Records from a spatial question set
= = =

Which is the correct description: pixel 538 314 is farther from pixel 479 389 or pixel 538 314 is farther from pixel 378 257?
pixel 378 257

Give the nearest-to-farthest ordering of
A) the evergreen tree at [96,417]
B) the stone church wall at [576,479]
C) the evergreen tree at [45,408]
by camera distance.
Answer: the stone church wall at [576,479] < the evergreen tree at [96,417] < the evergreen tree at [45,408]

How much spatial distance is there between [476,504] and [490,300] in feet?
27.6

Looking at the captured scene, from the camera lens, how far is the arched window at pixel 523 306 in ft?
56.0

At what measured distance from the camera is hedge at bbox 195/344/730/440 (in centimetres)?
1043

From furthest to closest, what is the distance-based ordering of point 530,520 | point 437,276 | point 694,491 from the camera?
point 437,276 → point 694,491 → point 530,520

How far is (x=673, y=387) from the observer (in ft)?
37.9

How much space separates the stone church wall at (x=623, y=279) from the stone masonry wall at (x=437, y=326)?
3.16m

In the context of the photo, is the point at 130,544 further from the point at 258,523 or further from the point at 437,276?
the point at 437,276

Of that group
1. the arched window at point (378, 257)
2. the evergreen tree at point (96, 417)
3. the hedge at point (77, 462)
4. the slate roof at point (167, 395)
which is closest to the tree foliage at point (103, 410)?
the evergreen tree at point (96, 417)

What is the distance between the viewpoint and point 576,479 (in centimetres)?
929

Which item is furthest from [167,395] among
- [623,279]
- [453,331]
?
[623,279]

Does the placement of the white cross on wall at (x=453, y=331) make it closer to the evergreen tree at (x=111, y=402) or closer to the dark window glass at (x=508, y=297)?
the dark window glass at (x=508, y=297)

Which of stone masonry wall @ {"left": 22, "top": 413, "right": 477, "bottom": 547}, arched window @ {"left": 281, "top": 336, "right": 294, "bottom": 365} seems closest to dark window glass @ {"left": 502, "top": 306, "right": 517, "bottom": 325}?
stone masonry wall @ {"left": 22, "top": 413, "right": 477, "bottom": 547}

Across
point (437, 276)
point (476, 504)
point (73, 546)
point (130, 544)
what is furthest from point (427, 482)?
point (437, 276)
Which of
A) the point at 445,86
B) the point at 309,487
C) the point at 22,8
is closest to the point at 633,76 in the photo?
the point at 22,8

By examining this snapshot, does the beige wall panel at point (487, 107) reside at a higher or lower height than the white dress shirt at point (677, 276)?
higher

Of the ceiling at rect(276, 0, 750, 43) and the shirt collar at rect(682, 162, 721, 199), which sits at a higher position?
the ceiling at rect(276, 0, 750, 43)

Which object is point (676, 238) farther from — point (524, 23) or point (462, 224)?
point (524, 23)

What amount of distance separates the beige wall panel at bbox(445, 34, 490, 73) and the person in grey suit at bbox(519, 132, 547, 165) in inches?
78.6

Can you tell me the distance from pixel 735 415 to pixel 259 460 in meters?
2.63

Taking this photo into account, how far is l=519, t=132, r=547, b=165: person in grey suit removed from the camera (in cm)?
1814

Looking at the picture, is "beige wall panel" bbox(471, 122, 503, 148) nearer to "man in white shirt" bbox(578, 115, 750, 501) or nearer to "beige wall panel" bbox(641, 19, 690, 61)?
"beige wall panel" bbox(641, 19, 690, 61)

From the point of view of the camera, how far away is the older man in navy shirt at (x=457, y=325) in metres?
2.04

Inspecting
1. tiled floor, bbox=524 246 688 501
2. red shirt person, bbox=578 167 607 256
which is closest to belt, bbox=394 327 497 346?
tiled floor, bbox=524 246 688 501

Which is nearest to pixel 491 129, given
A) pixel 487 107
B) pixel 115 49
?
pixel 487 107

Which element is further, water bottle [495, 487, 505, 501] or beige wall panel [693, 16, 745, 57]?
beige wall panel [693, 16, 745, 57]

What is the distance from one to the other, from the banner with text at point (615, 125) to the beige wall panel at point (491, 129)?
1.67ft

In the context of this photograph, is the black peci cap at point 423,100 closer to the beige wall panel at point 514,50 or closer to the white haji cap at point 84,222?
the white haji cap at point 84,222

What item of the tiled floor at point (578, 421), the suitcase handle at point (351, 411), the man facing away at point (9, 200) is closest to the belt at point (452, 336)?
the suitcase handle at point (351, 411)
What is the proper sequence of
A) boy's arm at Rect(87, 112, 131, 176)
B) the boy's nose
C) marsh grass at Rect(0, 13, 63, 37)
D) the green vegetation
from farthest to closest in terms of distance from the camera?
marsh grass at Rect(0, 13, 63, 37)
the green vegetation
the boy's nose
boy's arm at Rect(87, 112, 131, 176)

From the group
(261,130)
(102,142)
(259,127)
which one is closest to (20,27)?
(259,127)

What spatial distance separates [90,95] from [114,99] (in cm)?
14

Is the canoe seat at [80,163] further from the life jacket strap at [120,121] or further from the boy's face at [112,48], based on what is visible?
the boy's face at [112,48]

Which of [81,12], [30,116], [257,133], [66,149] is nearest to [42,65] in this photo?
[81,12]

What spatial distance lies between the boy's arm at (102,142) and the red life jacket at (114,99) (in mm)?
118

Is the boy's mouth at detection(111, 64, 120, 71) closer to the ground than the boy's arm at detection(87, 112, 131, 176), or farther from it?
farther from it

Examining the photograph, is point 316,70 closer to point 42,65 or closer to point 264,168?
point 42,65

= = =

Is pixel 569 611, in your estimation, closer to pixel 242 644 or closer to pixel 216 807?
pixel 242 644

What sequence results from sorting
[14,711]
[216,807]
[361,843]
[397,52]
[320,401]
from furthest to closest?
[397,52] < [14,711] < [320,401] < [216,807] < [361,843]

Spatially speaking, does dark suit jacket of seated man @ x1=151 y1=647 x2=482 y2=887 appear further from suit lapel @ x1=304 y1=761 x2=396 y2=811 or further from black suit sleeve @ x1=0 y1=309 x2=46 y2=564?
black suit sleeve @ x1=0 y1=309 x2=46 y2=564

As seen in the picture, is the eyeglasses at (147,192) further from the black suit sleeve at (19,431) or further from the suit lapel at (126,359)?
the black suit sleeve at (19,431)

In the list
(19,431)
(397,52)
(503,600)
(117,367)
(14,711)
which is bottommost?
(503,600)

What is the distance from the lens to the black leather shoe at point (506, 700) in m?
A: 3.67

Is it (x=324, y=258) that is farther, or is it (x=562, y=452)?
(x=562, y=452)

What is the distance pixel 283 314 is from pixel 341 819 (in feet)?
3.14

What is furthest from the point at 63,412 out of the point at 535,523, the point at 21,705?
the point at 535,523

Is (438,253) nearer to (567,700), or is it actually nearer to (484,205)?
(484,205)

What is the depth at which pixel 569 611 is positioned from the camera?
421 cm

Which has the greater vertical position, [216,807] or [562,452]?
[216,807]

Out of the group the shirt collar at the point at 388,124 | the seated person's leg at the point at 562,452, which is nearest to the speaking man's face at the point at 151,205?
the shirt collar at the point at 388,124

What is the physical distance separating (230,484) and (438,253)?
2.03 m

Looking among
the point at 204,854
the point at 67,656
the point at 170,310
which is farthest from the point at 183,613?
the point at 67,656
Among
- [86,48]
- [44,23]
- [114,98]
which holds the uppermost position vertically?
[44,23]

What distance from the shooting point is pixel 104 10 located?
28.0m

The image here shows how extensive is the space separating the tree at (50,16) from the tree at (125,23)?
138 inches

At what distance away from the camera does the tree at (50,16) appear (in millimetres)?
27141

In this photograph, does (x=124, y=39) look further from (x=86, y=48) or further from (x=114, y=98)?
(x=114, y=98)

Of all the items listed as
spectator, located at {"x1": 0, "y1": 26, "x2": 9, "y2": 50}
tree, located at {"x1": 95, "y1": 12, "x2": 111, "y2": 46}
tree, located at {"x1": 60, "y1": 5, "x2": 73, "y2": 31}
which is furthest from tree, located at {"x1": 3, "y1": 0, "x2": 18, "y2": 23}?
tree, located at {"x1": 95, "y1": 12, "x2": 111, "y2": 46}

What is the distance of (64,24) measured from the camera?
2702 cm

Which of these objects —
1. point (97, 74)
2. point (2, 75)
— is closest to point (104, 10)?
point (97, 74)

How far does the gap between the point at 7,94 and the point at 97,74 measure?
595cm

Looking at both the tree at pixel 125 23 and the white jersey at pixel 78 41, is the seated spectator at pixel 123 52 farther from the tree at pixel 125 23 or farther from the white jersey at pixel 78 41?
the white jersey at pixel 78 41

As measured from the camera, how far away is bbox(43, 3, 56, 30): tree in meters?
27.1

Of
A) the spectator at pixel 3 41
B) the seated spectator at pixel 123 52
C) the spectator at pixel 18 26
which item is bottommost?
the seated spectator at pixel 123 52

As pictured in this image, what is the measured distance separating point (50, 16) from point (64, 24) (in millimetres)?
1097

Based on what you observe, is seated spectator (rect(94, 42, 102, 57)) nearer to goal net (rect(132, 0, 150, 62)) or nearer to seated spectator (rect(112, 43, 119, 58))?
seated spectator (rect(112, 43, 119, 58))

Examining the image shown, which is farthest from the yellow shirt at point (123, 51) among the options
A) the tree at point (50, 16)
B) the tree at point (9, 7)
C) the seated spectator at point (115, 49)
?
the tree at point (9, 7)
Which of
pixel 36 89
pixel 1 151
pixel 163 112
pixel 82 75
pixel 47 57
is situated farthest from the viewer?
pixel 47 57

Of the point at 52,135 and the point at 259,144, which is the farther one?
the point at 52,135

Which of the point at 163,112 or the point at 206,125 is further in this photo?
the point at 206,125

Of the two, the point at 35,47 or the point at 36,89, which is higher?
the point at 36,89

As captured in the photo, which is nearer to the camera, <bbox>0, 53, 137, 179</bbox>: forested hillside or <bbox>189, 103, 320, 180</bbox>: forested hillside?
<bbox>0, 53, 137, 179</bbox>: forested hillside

= = =

THE TASK:
How many lines above contain the string "space"? Reply with the number alone.

TASK ANSWER:
2